Let’s get to the point by making a statement that may cause you to raise an eyebrow: Whenever possible, try not to have targets but only have aims. The reason is that setting a target means projecting towards a singular, defined result, around which a person, a team or an entire organization evaluate their ‘success’ or ‘failure’. An aim means working to cross a certain threshold, into an evolving state of affairs that makes good returns, but not towards a targeted singular result. When taking into account the huge complexity and multiple factors that are part of life these days, having an aim is so much wiser and more sensible than working towards overly defined targets.

To explain this approach, let’s first turn to dictionary definitions (Webster’s Collegiate Dictionary):

Target: “a goal to be achieved” Aim: “to direct to or toward a specified object or goal”

A couple of locating examples may help in the translation into everyday actions:

Example 1, at a corporate level: Setting an objective for a given year for double-digit growth that maintains or exceeds that of last year, making it the most important objective of the organization that reduces many CEO’s into the role of a bean counter.

Growth can and should manifest in many ways: People’s personal growth, quality of service, quality of research and development, quality of interpersonal dealings, quality of products, quality of leadership, quality of management, quality of human environment, the ability to adjust to new requirements and changes in global trends, actions towards long-term objectives…

The big problem in setting specific targets is that it enforces one measurement by which all is evaluated, thereby squeezing out the above mentioned measurements and much more. So you get your target but cause an exponential increase in stress factors and lose your best people because they can’t take the stress and forget the last time that they really looked forward to going to work.

◆ Records shown ◆
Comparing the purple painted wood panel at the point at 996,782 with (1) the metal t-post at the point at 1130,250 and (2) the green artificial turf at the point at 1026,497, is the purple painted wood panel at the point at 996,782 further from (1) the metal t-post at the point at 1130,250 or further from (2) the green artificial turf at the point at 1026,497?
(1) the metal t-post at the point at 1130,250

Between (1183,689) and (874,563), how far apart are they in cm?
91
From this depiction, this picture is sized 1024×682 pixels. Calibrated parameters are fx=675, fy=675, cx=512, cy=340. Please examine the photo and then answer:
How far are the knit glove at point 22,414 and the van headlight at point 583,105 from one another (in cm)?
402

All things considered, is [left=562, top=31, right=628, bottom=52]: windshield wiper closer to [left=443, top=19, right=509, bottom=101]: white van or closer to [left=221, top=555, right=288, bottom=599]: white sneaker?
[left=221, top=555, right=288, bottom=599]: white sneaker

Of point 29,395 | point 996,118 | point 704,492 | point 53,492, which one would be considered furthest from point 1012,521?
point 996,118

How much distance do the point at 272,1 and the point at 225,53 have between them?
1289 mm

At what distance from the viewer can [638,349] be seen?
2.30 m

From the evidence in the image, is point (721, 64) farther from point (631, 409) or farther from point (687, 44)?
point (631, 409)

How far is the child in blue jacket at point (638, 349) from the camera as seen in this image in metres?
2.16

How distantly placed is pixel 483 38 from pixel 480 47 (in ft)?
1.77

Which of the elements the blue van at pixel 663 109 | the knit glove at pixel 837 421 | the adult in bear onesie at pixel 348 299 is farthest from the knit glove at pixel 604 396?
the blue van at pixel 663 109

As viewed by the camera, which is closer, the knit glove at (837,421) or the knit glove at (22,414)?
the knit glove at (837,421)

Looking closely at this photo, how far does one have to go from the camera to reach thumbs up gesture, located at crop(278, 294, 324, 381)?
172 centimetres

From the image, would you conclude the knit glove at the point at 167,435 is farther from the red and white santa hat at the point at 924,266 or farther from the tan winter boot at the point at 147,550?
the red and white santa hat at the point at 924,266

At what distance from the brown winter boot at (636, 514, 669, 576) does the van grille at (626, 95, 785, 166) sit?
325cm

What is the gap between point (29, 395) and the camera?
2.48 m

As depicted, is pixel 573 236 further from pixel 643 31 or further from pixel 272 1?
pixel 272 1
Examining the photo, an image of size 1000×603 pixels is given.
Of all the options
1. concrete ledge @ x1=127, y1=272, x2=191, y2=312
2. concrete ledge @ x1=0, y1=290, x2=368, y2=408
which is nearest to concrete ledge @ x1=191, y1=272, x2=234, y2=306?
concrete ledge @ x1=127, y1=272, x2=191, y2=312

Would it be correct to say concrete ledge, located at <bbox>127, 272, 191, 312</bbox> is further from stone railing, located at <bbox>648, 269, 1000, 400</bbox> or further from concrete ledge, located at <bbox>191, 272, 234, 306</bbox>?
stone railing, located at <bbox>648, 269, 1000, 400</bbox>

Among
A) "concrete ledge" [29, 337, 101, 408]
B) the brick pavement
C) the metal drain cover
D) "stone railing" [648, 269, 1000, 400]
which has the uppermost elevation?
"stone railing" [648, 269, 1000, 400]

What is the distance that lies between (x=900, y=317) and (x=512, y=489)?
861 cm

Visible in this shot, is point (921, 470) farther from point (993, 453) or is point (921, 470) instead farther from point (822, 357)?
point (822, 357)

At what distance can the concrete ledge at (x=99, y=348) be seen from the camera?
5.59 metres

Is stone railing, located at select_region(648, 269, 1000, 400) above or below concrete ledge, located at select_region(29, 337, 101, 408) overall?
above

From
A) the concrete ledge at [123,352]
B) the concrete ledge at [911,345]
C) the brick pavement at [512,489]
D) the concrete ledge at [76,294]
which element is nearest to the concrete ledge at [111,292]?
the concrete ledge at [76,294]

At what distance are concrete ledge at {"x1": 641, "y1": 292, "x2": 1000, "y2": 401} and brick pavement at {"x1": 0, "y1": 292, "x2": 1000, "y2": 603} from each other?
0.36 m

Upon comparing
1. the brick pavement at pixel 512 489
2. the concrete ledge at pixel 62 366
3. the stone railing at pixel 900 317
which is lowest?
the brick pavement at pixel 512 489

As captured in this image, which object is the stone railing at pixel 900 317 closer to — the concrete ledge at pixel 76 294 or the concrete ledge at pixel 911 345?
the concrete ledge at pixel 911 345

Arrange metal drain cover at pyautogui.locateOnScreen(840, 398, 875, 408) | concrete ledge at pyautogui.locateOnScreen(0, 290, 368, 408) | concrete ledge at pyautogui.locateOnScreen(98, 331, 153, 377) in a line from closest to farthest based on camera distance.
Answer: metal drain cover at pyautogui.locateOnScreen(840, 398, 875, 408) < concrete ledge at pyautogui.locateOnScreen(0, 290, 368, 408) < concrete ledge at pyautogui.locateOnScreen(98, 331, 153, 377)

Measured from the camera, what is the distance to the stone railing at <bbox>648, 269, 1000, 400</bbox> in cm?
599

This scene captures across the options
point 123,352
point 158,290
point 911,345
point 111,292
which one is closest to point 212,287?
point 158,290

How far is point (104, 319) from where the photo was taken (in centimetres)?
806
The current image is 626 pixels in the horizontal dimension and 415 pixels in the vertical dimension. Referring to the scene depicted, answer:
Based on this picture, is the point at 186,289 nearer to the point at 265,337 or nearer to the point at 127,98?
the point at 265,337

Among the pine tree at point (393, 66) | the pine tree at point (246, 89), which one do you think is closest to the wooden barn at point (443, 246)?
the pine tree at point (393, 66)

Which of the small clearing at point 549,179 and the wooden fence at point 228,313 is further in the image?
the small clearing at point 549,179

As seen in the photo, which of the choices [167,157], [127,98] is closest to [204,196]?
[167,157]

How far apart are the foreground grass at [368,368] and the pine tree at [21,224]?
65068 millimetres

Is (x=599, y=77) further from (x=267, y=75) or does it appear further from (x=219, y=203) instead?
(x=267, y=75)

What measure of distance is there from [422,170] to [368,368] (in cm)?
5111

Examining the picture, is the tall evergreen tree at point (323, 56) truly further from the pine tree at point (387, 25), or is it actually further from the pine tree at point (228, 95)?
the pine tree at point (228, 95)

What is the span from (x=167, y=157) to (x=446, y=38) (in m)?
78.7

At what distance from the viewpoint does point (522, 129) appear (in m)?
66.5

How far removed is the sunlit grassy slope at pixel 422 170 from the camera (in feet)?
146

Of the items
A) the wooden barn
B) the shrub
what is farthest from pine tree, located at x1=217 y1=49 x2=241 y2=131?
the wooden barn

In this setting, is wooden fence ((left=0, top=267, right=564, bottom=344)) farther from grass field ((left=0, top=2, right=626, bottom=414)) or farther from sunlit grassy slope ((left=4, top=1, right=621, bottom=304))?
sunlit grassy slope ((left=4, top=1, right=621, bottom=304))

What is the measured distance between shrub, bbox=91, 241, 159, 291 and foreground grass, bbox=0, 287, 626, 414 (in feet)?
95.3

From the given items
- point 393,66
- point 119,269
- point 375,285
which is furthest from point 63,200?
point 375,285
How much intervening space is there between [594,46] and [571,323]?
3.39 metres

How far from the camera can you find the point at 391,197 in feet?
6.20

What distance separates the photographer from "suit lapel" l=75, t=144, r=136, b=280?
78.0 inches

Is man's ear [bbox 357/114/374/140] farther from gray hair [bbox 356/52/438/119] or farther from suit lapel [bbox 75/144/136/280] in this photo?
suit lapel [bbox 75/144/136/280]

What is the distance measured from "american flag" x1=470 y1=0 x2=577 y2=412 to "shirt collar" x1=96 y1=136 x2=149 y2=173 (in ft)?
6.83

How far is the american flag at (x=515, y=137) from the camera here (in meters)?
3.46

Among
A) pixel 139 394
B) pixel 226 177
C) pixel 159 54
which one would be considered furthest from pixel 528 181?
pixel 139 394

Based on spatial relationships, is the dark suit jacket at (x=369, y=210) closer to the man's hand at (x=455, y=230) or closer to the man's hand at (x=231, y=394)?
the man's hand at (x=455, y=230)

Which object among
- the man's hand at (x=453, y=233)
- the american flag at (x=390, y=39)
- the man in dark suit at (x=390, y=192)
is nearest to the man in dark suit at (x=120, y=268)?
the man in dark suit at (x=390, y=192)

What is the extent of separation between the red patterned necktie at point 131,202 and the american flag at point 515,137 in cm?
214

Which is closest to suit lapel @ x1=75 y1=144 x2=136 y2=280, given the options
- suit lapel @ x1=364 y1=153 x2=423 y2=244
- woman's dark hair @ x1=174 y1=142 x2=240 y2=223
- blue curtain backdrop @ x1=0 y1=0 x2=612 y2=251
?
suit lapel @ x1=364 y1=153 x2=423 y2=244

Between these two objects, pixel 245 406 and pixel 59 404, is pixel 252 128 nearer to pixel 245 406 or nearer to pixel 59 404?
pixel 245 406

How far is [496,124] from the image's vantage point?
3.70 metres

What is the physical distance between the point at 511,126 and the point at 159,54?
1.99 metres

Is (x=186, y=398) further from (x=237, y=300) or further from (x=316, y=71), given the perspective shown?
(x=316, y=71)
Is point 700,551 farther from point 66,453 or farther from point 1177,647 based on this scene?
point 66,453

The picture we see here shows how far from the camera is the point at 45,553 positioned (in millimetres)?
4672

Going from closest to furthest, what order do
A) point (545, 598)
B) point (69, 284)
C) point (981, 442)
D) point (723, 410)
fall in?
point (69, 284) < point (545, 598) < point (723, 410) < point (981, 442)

◆ What needs to be done ◆
List every area that the text on targets and aims names in the form "quality of ..." as a way growth can manifest.

◆ Final result ◆
service, research and development, interpersonal dealings, products, leadership, management, human environment